YOUR INSTRUCTIONS: Exclude the pictures and transcribe the rest of the data below exactly.
-------- MATERIAL FOR THIS EXERCISE --------
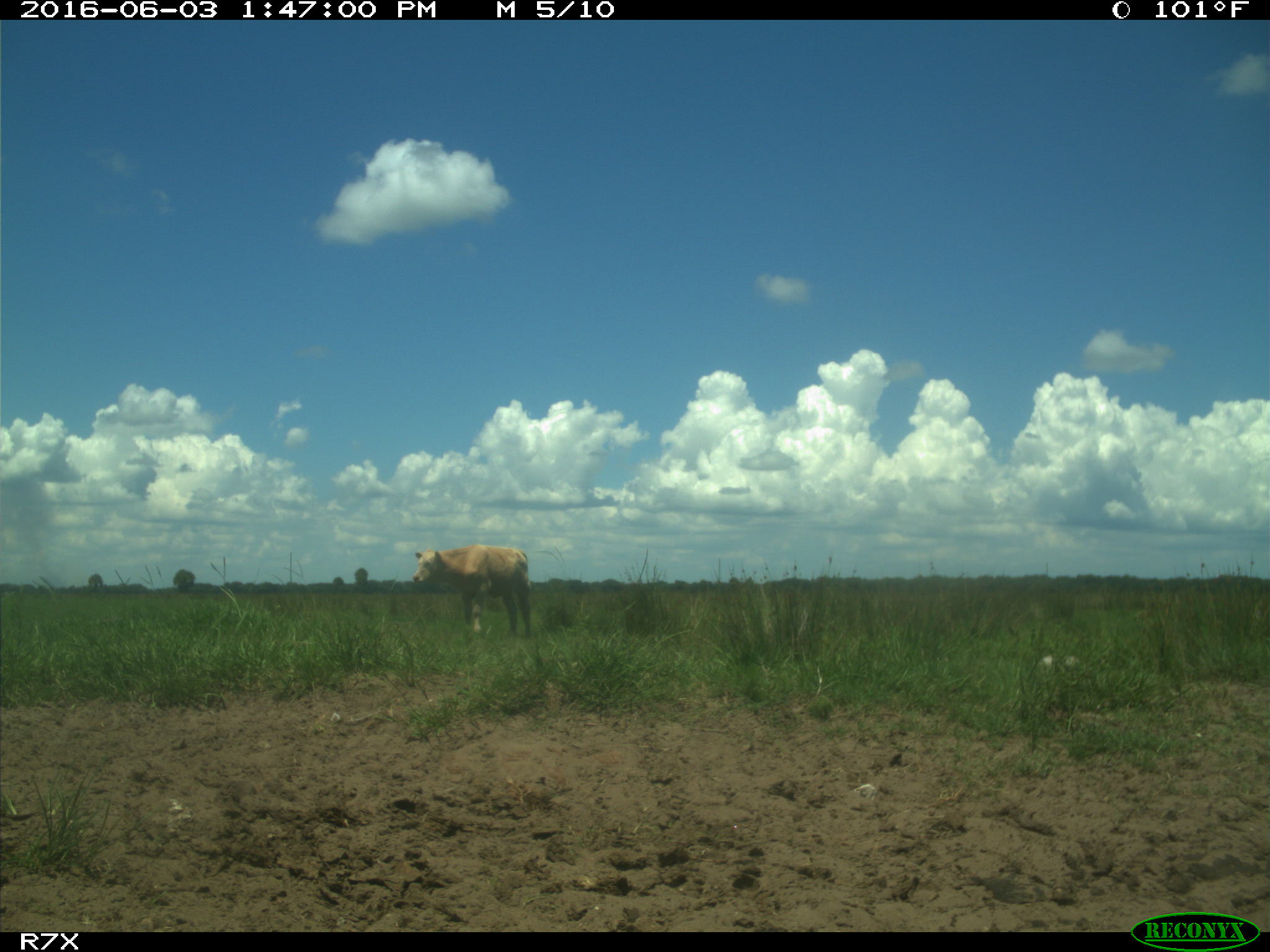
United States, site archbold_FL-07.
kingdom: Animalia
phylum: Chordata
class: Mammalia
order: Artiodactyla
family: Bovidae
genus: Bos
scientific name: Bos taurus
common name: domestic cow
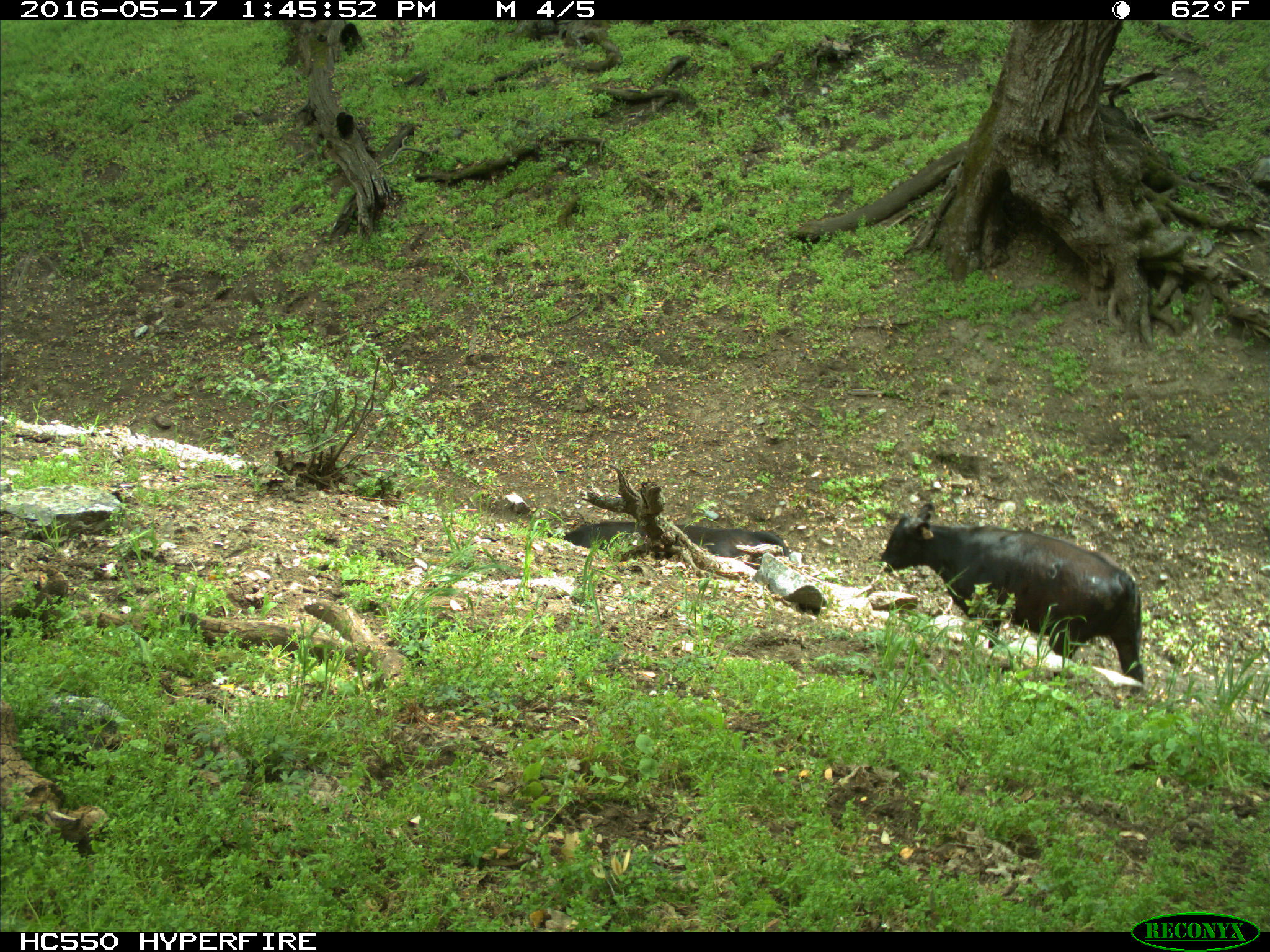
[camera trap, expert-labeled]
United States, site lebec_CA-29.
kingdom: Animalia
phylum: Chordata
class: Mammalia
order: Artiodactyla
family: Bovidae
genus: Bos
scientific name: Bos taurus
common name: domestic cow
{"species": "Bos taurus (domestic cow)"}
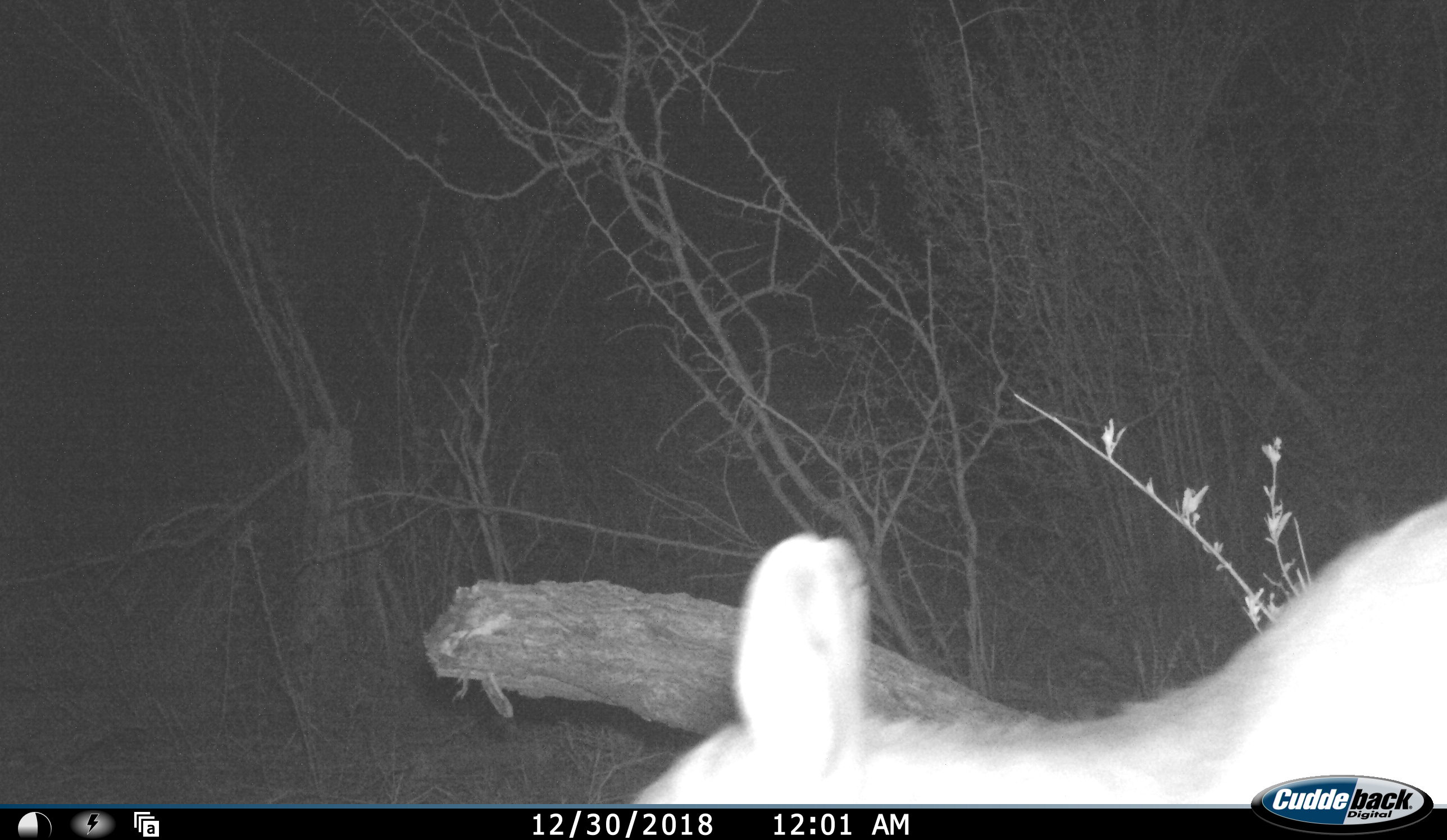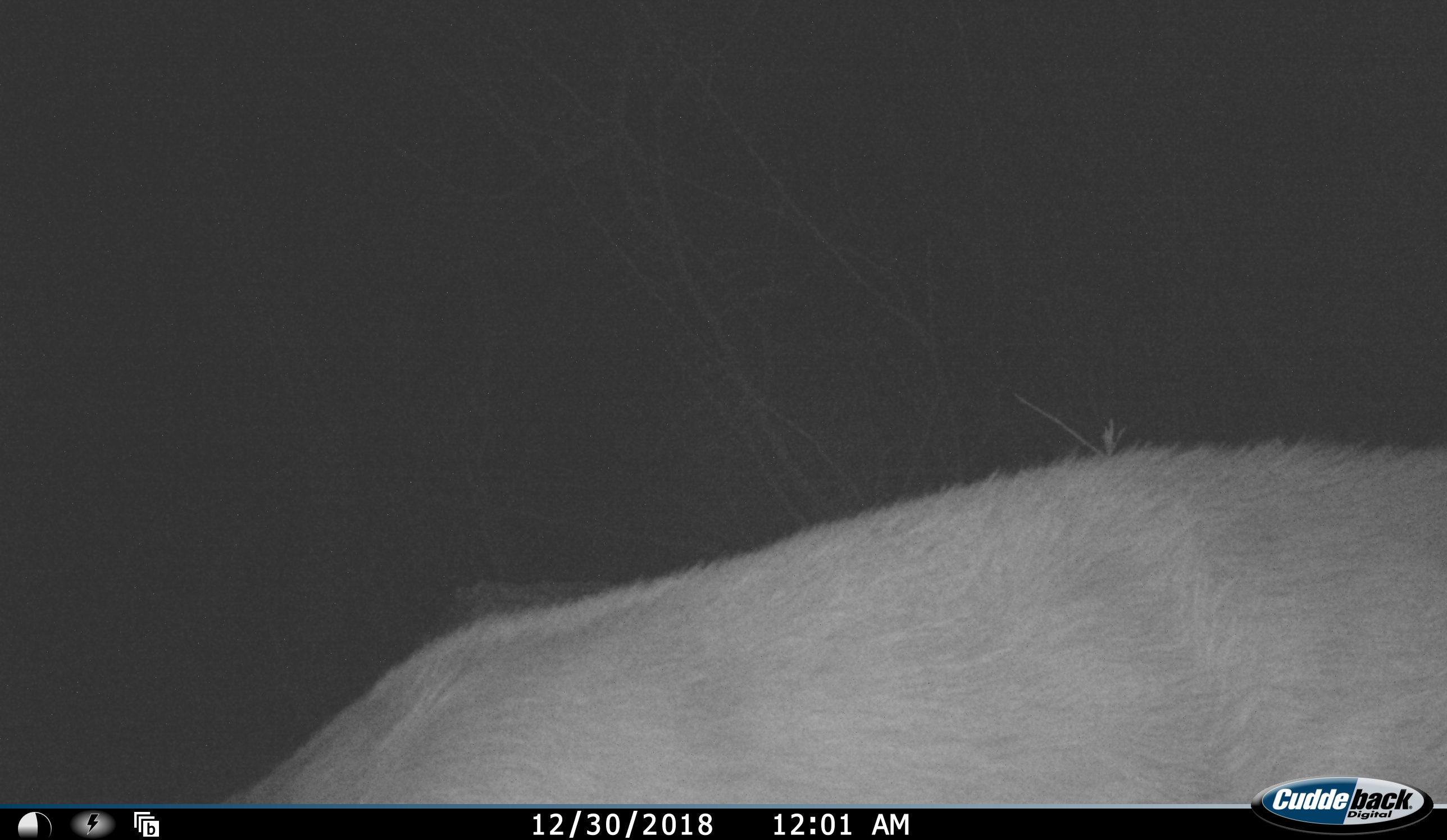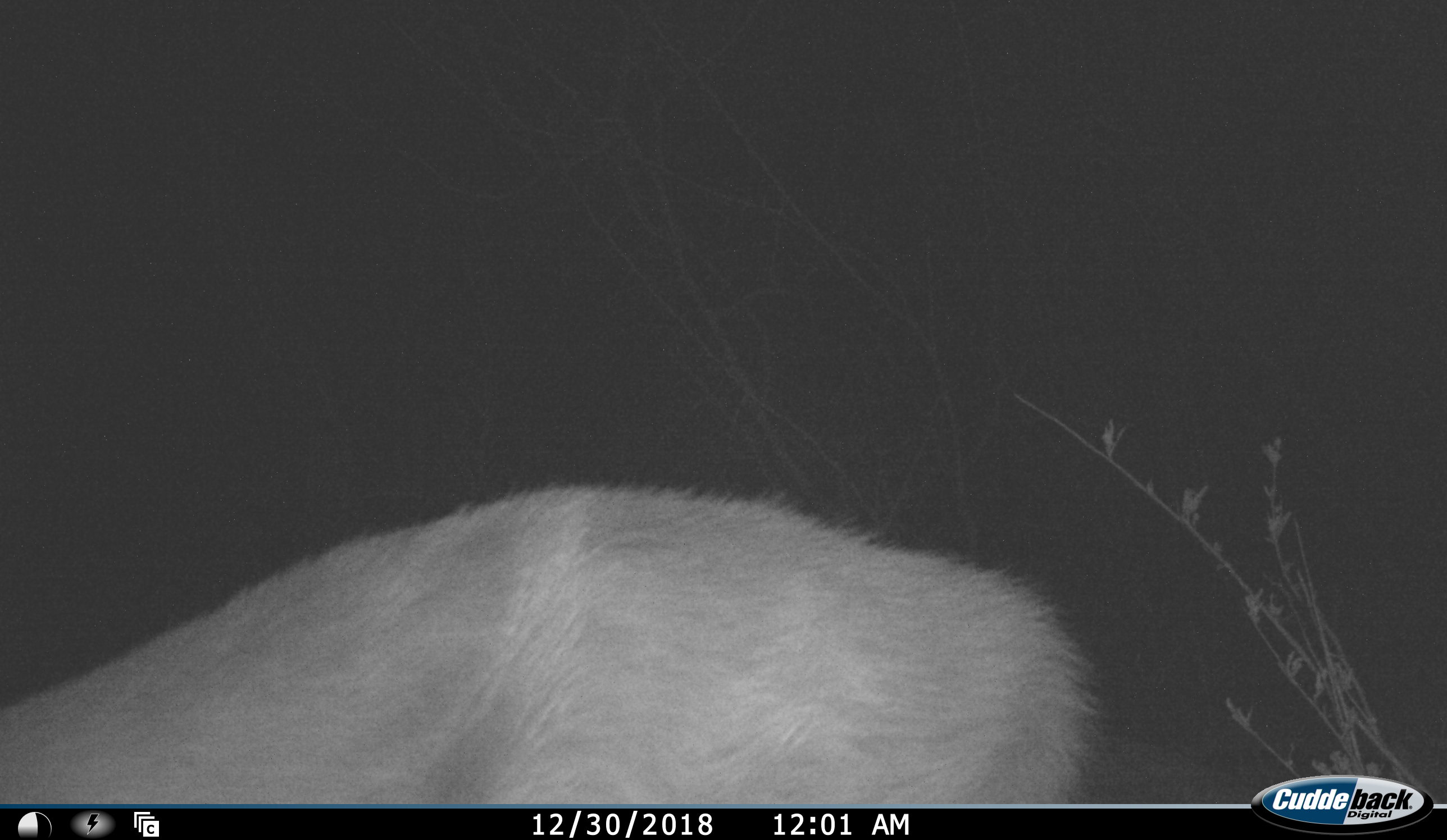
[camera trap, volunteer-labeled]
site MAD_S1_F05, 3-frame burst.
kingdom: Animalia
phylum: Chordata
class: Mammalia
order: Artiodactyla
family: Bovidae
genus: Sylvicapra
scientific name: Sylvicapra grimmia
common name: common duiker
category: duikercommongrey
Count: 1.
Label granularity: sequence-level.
--------
YOUR SOLUTION:
United States, site archbold_FL-07.
kingdom: Animalia
phylum: Chordata
class: Mammalia
order: Artiodactyla
family: Bovidae
genus: Bos
scientific name: Bos taurus
common name: domestic cow
[camera trap, expert-labeled]
United States, site lebec_CA-29.
kingdom: Animalia
phylum: Chordata
class: Mammalia
order: Artiodactyla
family: Bovidae
genus: Bos
scientific name: Bos taurus
common name: domestic cow
{"species": "Bos taurus (domestic cow)"}
[camera trap, volunteer-labeled]
site MAD_S1_F05, 3-frame burst.
kingdom: Animalia
phylum: Chordata
class: Mammalia
order: Artiodactyla
family: Bovidae
genus: Sylvicapra
scientific name: Sylvicapra grimmia
common name: common duiker
category: duikercommongrey
Count: 1.
Label granularity: sequence-level.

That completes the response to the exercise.